LA RESURRECCIÓN DE LÁZARO
Lectura del santo Evangelio según san Juan (11, 1-45)
En aquel tiempo, se encontraba enfermo Lázaro, en Betania, el pueblo de María y de su hermana Marta. Las hermanas mandaron recado a Jesús, diciendo: «Señor, aquel a quien amas está enfermo». Jesús, al oírlo, dijo: «Esta enfermedad no es para la muerte, sino para la gloria de Dios, para que el Hijo de Dios sea glorificado por ella». Jesús amaba a Marta, a su hermana y a Lázaro.
Cuando llegó Jesús, Lázaro llevaba ya cuatro días en el sepulcro. Marta, al enterarse de que llegaba Jesús, salió a su encuentro. Dijo Marta a Jesús: «Señor, si hubieras estado aquí, no habría muerto mi hermano. Pero aún ahora sé que todo lo que pidas a Dios, Dios te lo concederá». Jesús le dijo: «Tu hermano resucitará». Marta respondió: «Sé que resucitará en la resurrección del último día». Jesús le dijo: «Yo soy la resurrección y la vida: el que cree en mí, aunque haya muerto, vivirá; y el que está vivo y cree en mí, no morirá para siempre. ¿Crees esto?». Ella le contestó: «Sí, Señor: yo creo que tú eres el Mesías, el Hijo de Dios, el que tenía que venir al mundo».

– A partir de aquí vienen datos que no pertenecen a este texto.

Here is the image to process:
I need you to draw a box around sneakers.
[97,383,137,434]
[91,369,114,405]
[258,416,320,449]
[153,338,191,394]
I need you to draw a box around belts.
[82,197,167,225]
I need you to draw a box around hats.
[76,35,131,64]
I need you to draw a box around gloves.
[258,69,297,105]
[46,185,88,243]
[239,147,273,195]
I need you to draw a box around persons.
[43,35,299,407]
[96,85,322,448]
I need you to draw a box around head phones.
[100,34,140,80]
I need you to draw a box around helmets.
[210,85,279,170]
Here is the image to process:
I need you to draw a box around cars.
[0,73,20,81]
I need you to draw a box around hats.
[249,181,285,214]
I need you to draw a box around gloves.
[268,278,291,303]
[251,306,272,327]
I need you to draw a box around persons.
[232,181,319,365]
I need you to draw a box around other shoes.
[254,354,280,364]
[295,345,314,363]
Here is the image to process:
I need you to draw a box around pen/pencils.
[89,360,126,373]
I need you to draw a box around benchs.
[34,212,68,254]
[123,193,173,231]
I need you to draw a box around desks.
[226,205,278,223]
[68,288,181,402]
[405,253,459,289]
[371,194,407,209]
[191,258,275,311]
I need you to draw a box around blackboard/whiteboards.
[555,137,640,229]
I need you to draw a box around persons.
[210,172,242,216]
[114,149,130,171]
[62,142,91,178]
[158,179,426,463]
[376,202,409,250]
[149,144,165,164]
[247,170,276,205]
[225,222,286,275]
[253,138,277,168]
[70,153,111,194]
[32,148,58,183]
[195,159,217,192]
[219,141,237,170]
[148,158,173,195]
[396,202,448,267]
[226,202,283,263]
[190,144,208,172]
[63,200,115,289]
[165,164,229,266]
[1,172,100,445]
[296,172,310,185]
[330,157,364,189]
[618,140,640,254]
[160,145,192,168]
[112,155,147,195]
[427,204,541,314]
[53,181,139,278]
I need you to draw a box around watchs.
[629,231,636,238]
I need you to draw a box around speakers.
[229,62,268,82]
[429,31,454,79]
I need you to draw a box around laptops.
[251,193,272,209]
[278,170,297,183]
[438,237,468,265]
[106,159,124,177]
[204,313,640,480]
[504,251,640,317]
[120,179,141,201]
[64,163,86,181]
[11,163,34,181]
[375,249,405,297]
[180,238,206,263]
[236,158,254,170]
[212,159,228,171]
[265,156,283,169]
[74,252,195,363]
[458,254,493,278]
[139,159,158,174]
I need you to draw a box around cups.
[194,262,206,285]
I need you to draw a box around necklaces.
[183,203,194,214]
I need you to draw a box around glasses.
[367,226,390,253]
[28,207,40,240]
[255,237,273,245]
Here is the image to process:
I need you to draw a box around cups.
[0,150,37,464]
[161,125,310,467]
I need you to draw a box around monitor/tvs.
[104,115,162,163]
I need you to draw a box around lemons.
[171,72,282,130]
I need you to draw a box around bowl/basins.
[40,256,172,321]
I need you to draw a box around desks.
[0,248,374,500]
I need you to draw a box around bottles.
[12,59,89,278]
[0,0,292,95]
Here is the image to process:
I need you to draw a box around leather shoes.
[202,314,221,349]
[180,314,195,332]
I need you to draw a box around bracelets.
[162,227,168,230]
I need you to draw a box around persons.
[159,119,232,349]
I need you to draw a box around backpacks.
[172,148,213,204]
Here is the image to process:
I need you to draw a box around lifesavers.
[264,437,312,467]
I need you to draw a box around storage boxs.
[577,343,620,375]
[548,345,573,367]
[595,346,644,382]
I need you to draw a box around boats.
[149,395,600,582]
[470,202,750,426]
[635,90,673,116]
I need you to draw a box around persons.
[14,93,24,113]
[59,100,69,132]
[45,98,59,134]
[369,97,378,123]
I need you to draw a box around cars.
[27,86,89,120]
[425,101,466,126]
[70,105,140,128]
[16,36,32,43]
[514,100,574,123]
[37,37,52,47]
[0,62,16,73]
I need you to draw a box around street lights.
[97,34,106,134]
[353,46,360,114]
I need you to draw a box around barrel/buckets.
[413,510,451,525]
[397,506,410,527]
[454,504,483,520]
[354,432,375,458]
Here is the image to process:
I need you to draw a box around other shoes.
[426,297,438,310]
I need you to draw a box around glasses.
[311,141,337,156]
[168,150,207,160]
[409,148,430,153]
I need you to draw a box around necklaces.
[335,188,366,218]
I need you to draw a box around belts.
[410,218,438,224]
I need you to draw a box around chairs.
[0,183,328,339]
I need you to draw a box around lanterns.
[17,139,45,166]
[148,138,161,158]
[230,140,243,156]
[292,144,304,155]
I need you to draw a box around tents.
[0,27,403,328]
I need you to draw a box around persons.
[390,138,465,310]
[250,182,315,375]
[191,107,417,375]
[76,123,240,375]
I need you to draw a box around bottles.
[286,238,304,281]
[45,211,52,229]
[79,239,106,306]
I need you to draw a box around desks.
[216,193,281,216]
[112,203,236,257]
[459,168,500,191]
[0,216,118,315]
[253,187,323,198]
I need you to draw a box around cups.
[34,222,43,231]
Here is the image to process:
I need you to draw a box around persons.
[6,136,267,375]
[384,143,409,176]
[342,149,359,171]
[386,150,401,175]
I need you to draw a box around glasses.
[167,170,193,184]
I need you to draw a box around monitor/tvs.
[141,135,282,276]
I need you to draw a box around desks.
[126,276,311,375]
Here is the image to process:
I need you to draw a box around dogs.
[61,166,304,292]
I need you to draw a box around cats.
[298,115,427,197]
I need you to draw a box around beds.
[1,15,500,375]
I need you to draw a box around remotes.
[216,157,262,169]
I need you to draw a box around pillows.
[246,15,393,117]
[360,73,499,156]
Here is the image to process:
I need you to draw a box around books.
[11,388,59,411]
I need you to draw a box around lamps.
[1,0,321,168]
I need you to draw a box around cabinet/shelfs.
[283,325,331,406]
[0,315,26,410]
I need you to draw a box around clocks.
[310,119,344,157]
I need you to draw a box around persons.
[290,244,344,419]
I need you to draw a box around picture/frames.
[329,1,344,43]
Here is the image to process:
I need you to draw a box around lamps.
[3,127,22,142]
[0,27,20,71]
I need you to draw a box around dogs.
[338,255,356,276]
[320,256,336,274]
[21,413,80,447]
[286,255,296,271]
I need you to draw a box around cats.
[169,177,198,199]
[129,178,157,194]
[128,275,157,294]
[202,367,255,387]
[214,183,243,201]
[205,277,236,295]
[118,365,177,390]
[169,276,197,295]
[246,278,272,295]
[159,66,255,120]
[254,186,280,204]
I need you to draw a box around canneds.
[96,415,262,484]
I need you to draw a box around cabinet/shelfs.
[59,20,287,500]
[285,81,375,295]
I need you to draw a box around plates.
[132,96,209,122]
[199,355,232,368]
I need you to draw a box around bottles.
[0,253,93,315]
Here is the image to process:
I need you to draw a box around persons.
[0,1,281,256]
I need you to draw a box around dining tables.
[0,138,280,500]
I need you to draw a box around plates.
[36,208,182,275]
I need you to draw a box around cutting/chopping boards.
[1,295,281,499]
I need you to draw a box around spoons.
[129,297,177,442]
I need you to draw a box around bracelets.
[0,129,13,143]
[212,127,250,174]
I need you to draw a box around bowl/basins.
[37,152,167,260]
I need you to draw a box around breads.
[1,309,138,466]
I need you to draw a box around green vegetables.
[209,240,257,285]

María, cuando llegó a donde estaba Jesús, al verlo, se echó a sus pies, diciendo: «Señor, si hubieras estado aquí, no habría muerto mi hermano». Jesús, viéndola llorar a ella y viendo llorar a los judíos que la acompañaban, se conmovió profundamente y preguntó: «¿Dónde lo habéis puesto?». Le contestaron: «Señor, ven a verlo». Y Jesús lloró. Los judíos comentaban: «¡Cómo lo amaba!».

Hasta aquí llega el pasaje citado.